The next morning I went to Meiji Jingu, a Shinto shrine southwest of Shinjuku and north of Shibuya.
I kept getting lost after I got off the train, wandering one way for a few hundred feet, then another direction, then another, but that provided some interesting railway imagery, at least.

I totally forgot that you can orient Google Maps like a compass to make the map face wherever you are facing and had been trying to read the map upside down. That would have been helpful the past few days.
Meiji Jingu is deep within a forested park, giving it a completely different atmosphere than other urban shrines and temples like Senso-ji in Asakusa. An as you trek into the park beneath the trees and away from the noise of the city, and through an enormous wooden tori gate, you can’t help but feel that you are entering a sacred place. You do not need to be told.

At a fountain outside the shrine I followed the illustrated instructions and washed my hands and rinsed my mouth to purify. Many skipped the mouth part — but doing what was instructed seemed the most respectful thing to do. And facing the interior of the temple, I proceeded to toss some yen in the collection box, clap twice, bow, and clap again. I don’t know if that was exactly right but it didn’t matter. It felt like a sacred place and I was humbled to be there. It was beautiful. It felt profound.

In front of the shrine I bought two charms — one for myself and one to give away. For myself, a victory and perseverance charm. Why victory and perseverance? Because I don’t need fortune; I just want to triumph over the bastards who’ve wronged me. I’m just kidding, I think. Not really.
The charm had a QR code on its packaging (like most sacred totems do) and the shrine’s website made it more clear that this charm was geared towards sports and competitions. Well, if I’m recruited into any pick-up basketball games at least I know I’ve got an edge.

Afterwards, I went one train stop south to Shibuya to get lunch and just to see what it was like. Perhaps because there were so many people, my phone couldn’t coordinate my exact location when I got off the train, so I got lost again and just chose a direction and walked. But the charm worked and I ran directly into the famed Shibuya crossing.

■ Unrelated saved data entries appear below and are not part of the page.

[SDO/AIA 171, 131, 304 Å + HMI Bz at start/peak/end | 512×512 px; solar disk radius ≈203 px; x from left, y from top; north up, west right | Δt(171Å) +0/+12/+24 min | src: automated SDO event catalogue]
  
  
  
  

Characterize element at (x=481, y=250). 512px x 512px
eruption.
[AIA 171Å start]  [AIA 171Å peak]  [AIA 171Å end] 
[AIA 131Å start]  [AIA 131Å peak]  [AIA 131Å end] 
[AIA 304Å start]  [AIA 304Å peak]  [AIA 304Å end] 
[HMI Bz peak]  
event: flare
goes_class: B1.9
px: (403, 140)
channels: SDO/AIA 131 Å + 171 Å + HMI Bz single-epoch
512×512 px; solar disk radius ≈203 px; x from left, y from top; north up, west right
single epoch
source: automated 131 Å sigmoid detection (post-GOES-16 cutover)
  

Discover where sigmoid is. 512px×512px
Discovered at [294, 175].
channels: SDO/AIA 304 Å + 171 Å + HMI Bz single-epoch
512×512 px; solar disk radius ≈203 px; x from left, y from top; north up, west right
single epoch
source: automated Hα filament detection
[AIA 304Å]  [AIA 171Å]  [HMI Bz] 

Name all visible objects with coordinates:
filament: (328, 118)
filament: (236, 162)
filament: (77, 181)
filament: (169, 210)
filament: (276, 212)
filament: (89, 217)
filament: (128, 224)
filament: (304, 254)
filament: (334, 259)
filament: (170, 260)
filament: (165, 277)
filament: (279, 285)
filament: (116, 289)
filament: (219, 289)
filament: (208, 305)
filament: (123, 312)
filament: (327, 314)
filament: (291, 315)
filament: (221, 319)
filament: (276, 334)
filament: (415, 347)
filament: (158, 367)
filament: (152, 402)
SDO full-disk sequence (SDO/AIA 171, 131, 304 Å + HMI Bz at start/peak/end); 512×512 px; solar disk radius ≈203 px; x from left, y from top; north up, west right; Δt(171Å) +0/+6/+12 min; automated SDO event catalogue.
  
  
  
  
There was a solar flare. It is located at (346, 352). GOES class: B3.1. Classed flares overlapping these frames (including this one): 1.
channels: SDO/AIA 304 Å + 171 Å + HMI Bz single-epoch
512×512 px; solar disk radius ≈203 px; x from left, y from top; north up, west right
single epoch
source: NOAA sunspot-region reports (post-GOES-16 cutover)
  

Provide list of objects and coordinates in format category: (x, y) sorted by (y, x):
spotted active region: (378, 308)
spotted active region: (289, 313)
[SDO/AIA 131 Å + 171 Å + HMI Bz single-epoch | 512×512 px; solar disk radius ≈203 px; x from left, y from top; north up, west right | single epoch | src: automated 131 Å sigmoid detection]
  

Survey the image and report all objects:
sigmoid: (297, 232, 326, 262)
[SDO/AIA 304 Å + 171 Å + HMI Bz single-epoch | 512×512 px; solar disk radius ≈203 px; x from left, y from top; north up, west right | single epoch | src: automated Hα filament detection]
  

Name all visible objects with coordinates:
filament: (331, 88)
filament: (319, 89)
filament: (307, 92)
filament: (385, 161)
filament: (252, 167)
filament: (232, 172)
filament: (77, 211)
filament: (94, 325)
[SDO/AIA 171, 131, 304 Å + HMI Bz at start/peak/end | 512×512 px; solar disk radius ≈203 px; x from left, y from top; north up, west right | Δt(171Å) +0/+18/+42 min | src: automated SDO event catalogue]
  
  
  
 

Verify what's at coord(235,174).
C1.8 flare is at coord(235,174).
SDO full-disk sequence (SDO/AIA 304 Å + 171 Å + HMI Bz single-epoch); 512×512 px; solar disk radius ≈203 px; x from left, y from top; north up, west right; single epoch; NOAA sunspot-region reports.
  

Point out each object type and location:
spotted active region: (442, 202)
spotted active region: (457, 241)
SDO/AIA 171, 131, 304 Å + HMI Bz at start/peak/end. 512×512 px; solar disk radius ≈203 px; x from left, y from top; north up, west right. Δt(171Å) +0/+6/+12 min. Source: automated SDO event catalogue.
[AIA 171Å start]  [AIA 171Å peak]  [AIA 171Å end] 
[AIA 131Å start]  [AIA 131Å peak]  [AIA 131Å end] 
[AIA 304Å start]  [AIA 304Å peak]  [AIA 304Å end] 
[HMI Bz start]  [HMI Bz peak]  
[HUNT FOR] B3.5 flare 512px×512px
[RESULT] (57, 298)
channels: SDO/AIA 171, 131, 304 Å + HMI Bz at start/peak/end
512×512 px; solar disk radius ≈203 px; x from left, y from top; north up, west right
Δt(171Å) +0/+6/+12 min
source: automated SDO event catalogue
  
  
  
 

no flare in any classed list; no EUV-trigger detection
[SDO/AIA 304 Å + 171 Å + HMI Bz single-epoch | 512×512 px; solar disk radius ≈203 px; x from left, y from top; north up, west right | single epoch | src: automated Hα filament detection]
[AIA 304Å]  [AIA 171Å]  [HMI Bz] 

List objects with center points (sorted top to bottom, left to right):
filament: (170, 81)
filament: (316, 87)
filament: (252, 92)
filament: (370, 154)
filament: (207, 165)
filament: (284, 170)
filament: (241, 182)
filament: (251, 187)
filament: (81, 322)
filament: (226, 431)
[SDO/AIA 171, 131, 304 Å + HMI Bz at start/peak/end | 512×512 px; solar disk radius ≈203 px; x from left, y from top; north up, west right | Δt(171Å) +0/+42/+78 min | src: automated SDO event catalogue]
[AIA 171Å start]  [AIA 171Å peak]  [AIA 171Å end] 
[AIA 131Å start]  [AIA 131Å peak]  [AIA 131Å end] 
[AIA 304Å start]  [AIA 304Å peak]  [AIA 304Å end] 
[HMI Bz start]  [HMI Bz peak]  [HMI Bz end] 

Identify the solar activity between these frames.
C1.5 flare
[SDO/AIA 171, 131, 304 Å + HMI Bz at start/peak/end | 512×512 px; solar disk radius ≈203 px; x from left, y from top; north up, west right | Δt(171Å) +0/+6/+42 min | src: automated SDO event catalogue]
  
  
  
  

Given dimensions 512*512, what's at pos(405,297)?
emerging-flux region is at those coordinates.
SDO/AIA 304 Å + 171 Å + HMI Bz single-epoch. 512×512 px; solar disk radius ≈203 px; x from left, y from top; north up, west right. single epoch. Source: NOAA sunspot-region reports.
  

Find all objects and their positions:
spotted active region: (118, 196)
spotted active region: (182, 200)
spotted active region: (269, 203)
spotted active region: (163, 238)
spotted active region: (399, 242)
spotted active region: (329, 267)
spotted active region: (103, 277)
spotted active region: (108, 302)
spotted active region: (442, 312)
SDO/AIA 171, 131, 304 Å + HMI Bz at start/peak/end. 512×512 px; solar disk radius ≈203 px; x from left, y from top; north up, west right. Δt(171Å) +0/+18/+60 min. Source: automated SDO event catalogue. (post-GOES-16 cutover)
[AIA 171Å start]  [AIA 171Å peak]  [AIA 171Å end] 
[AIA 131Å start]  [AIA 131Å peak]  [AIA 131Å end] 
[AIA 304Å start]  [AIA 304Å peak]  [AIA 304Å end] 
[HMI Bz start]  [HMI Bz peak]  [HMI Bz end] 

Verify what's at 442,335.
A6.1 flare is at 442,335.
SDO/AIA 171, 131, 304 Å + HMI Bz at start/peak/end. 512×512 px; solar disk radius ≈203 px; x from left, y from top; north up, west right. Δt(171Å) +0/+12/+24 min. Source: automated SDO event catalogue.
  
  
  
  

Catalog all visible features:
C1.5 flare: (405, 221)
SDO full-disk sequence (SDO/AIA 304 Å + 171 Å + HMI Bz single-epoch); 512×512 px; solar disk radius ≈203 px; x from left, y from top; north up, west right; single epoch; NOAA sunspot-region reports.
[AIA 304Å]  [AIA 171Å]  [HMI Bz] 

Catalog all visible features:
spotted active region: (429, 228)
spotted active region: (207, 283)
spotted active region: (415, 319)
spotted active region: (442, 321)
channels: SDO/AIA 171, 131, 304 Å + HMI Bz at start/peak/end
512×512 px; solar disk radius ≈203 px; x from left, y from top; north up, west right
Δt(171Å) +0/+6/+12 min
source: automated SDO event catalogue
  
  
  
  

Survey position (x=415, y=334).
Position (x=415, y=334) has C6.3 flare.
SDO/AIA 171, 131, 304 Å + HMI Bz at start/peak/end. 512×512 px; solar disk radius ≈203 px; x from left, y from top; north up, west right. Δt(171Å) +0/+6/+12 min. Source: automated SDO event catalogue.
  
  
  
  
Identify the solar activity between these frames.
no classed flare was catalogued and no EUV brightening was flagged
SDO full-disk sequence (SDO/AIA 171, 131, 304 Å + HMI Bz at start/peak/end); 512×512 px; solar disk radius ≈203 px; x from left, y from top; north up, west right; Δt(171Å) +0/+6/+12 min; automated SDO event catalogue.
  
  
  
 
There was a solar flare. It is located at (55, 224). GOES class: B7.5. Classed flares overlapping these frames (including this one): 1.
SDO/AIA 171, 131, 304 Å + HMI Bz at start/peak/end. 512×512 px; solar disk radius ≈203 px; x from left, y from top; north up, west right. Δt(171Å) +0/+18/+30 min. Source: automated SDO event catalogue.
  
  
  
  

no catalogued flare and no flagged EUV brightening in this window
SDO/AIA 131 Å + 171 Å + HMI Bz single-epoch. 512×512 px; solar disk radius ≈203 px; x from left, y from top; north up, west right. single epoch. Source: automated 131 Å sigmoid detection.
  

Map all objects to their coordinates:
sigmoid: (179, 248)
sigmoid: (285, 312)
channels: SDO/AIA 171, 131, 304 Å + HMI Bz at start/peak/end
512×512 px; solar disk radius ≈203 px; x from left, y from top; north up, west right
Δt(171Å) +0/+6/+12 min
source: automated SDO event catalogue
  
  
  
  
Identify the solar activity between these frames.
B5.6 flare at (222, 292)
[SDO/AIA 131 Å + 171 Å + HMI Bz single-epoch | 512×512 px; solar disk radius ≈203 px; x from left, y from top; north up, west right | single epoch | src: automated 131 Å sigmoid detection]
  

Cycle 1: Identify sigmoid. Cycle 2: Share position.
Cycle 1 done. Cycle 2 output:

It is indeed a large, busy intersection. (And by the way, a pox on whoever coined the term ‘Shibuya scramble’. I don’t like that. And yet it has stuck as a name.)
The Hachiko statue is there too, but is a bit underwhelming due to its popularity and its placement. It feels like a statue at a bus stop. (Because, well, it is. That is literally the story behind the faithful dog waiting at the train station.)
After wandering around Shibuya for bit I ate at a place called Yaro Ramen, a sort of utilitarian ramen shop that is mostly known for its big portions, I think. The only other people eating while I was there were lone Japanese men, which is some kind of statement itself (ipso facto, utilitarian). It was good though, and huge, with a giant pile of bean sprouts topping the bowl of ramen. It couldn’t touch my previous religious experience with niboshi ramen in Shinjuku the day before, though.

Akihabara was smaller than Shinjuku — at least the “Electric Town” of shops plastered with ads for anime, games, and manga, which is only a few blocks wide.
At night the streets were lined with young woman in whimsical maid outfits. They stood every ten feet holding fliers for maid cafes, establishments where you buy food and drinks while one of these maid girls socializes with you. It sounds more salacious than it is — they’re more like themed cafes than anything else and have become a quirky staple of the neighborhood. But yes, it is still a weird vibe.
Many of the girls on the street didn’t seem particularly enthused with the task of standing around while holding fliers for passersby limp in their hand, or perhaps were weary of older gaijin with giant cameras around their necks. Others said “kombanwa!” as you passed and flapped the fliers to be plucked.
I really didn’t know if I should politely decline or to ignore them altogether, so I treated them like any sales people on the street and acted like they didn’t exist. That was the general tenor of everyone else on the street too—you just keep walking. I didn’t even take a photo! And what a good photo it would be, entire city blocks lined with fantasy maids lit by the bright, colorful store lights.

I didn’t really care to seek out all the anime, manga, and video game stores (though I did go back later for that purpose). I’m past caring much about stuff, when the internet has made everything and anything available all of the time, to anyone with money.

It was a good day though. Meiji Jingu touched me. I must be getting old, to be moved by a literal temple and not the temples of otaku in Akihabara.